* [TASK TO COMPLETE]:
Could you reproduce the rows in the stretch from the line containing "Which from box(26, 268, 38, 276): traffic" through the line containing "49.2 meters", substituting "paved road" for "asphalt road" and leaving everything else unchanged? Return only that stretch.

* [RECORDS PROVIDED]:
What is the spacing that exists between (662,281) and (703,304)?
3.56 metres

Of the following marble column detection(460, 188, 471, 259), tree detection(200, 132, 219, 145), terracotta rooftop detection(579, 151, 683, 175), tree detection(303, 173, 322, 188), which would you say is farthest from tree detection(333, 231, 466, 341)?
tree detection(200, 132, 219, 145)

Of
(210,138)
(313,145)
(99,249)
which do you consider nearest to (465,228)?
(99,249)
* * *
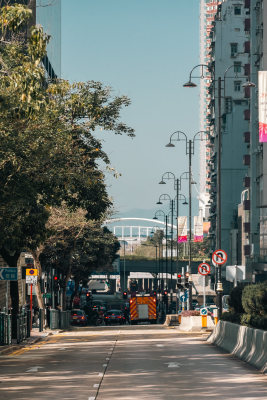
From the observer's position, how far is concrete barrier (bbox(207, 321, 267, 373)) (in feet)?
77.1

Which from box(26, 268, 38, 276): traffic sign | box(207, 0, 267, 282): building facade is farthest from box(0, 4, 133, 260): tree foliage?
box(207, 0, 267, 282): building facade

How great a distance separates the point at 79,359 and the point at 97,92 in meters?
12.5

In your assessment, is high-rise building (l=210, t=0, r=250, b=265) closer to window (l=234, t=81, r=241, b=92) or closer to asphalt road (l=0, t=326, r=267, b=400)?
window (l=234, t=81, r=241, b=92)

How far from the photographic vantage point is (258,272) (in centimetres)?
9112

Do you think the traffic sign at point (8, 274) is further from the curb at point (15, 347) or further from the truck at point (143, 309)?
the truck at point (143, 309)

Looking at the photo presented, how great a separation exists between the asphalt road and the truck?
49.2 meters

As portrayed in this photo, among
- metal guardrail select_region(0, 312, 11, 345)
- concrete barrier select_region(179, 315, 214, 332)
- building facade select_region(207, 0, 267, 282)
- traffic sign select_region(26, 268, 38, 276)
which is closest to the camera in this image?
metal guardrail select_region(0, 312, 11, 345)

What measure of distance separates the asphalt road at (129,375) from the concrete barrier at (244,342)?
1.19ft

* [THE SOLUTION]:
Which from box(26, 268, 38, 276): traffic sign | box(207, 0, 267, 282): building facade is farthest from box(0, 4, 133, 260): tree foliage?
box(207, 0, 267, 282): building facade

How great a distance separates the point at 79,359 and the point at 97,92 in meters?
12.5

In your assessment, is high-rise building (l=210, t=0, r=250, b=265) closer to window (l=234, t=81, r=241, b=92) or closer to paved road (l=0, t=326, r=267, b=400)?
window (l=234, t=81, r=241, b=92)

How far from the photographic vantage point is (258,272) (in centimetres)?
9112

Do you think the traffic sign at point (8, 274) is further from the curb at point (15, 347) or further from the truck at point (143, 309)?
the truck at point (143, 309)

Looking at the photo presented, how great a separation exists between the paved road and the truck?
49.2 meters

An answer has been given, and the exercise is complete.